Monday, 11 May 2020

The Bookshop (Isabel Coixet, 2017)

A widowed woman (Emily Mortimer) arrives in a small seaside town in 1959 and sets about opening a bookshop in a long-abandoned house, to the disapproval of the town's wealthiest woman, who immediately begins trying to chase out the new resident, underhandedly coercing the already suspicious, provincial locals against her. Her only real allies in defending her home and dream are a precocious young girl and a reclusive older widower, and the battle can only be a losing one as her vindictive opponent brings the brunt of the law to bear against her as well.

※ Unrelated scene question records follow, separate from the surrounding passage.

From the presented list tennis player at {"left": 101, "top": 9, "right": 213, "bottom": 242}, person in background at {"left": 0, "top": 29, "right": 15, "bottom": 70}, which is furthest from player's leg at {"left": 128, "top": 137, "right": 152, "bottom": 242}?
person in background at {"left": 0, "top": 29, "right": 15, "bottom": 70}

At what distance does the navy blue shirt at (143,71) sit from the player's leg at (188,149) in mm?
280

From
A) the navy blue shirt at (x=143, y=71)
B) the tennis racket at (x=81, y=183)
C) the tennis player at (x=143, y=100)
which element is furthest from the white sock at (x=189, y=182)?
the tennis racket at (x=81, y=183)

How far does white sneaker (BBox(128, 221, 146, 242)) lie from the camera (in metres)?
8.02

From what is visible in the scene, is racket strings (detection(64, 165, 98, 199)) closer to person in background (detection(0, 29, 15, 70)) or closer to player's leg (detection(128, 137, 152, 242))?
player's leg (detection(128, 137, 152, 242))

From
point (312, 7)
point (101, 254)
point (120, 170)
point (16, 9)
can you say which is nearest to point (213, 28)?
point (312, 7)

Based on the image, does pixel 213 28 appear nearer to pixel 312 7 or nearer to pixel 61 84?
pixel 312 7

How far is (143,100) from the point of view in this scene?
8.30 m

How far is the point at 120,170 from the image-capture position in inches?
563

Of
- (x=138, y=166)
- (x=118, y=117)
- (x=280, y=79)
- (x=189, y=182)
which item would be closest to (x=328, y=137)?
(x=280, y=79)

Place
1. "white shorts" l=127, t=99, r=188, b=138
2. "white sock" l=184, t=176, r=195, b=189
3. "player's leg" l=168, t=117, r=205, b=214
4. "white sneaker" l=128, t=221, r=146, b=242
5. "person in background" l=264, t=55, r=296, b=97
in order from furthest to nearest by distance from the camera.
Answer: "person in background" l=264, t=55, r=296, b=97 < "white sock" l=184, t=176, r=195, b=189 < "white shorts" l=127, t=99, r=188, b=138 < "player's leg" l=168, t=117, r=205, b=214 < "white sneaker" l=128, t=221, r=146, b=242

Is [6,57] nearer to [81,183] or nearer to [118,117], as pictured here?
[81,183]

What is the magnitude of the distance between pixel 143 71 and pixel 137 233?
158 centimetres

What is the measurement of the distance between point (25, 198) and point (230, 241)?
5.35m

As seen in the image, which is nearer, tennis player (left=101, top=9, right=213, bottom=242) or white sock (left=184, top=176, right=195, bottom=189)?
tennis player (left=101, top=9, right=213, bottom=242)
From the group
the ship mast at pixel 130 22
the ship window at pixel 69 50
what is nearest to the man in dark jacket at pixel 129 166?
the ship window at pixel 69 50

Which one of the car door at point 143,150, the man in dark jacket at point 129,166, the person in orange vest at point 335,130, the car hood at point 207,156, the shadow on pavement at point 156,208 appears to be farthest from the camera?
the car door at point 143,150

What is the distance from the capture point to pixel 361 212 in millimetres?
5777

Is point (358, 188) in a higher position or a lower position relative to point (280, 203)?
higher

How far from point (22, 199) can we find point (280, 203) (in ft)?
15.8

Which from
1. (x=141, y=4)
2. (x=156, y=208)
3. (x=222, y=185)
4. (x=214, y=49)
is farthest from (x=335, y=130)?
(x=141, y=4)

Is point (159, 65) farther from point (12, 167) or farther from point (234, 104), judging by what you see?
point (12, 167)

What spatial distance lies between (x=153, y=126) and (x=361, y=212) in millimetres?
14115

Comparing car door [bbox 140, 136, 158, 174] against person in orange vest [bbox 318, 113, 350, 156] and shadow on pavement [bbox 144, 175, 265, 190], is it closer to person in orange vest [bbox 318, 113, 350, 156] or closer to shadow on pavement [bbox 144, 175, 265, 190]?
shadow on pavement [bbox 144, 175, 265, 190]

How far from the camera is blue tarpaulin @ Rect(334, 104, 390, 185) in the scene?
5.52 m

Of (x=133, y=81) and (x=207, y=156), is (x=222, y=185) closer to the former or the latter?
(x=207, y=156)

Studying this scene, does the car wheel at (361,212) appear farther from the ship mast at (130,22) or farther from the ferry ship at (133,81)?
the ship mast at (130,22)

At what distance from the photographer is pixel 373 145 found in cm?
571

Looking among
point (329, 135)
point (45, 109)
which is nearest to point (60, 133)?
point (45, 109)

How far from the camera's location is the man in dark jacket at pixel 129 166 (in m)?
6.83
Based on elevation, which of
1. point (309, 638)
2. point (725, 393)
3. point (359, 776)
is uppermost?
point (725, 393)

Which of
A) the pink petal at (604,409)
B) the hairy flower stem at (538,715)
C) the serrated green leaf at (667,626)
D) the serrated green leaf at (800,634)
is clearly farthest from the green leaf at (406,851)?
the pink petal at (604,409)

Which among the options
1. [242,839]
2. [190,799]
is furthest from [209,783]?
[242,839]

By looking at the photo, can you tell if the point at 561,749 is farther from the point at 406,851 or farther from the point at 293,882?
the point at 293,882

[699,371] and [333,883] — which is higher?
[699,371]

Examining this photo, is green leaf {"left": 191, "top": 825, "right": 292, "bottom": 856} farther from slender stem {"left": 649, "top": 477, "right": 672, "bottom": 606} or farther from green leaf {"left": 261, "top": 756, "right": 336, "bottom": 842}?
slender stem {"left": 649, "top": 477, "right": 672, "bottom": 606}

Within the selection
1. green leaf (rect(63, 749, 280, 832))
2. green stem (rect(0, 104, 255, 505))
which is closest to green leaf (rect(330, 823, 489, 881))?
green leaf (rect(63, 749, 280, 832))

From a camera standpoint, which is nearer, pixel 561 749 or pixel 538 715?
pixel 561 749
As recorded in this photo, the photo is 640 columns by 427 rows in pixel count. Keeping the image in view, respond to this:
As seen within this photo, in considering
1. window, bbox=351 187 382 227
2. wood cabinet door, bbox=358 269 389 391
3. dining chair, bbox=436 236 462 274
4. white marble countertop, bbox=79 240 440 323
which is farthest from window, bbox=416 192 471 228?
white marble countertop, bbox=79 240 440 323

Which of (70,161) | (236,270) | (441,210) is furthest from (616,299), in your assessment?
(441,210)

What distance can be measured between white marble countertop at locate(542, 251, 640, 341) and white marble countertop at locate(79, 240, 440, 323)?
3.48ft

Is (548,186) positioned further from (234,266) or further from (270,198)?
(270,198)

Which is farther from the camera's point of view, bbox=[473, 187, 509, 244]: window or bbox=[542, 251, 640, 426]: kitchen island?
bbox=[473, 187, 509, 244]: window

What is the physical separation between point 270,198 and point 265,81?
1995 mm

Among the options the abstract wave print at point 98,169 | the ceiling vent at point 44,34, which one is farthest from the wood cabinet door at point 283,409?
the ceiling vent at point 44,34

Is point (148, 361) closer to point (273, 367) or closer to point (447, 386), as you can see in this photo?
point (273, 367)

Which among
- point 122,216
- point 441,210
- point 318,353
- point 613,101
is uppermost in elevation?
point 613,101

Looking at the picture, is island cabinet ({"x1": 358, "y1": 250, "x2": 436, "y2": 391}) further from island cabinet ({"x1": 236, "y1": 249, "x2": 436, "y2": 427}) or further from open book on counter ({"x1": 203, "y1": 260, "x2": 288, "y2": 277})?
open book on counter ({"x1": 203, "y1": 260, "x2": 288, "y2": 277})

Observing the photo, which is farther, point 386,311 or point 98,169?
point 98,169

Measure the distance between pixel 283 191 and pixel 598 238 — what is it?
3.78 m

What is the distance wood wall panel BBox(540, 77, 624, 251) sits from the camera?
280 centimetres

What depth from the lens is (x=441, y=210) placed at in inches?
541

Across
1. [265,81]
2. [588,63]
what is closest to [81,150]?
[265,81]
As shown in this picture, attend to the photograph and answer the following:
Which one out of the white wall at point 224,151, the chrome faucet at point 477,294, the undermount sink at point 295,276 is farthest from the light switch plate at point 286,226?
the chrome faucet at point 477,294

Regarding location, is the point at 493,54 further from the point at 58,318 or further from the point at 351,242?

Mortimer is fine as the plucky lead, although, as is so often the case, Bill Nighy rather steals the show without raising a sweat as her widower friend. The execution is understated and sensitive in many scenes, but problem here, ultimately, is the Dickensianly caricaturish characterisation of the townspeople, either just plain simple, pompously officious or sneering, and an overall tendency to veer towards melodrama. Vicissitudes pile up on the beleaguered single woman until her situation starts to uncomfortably remind you of nothing so much as the sentimentalised plight of Little Nell in Dickens's The Old Curiosity Shop. Consequently, it doesn't work as a reflection of the constraints of a stifling era on independently-minded women, and surely that in part is what it was hoping to achieve.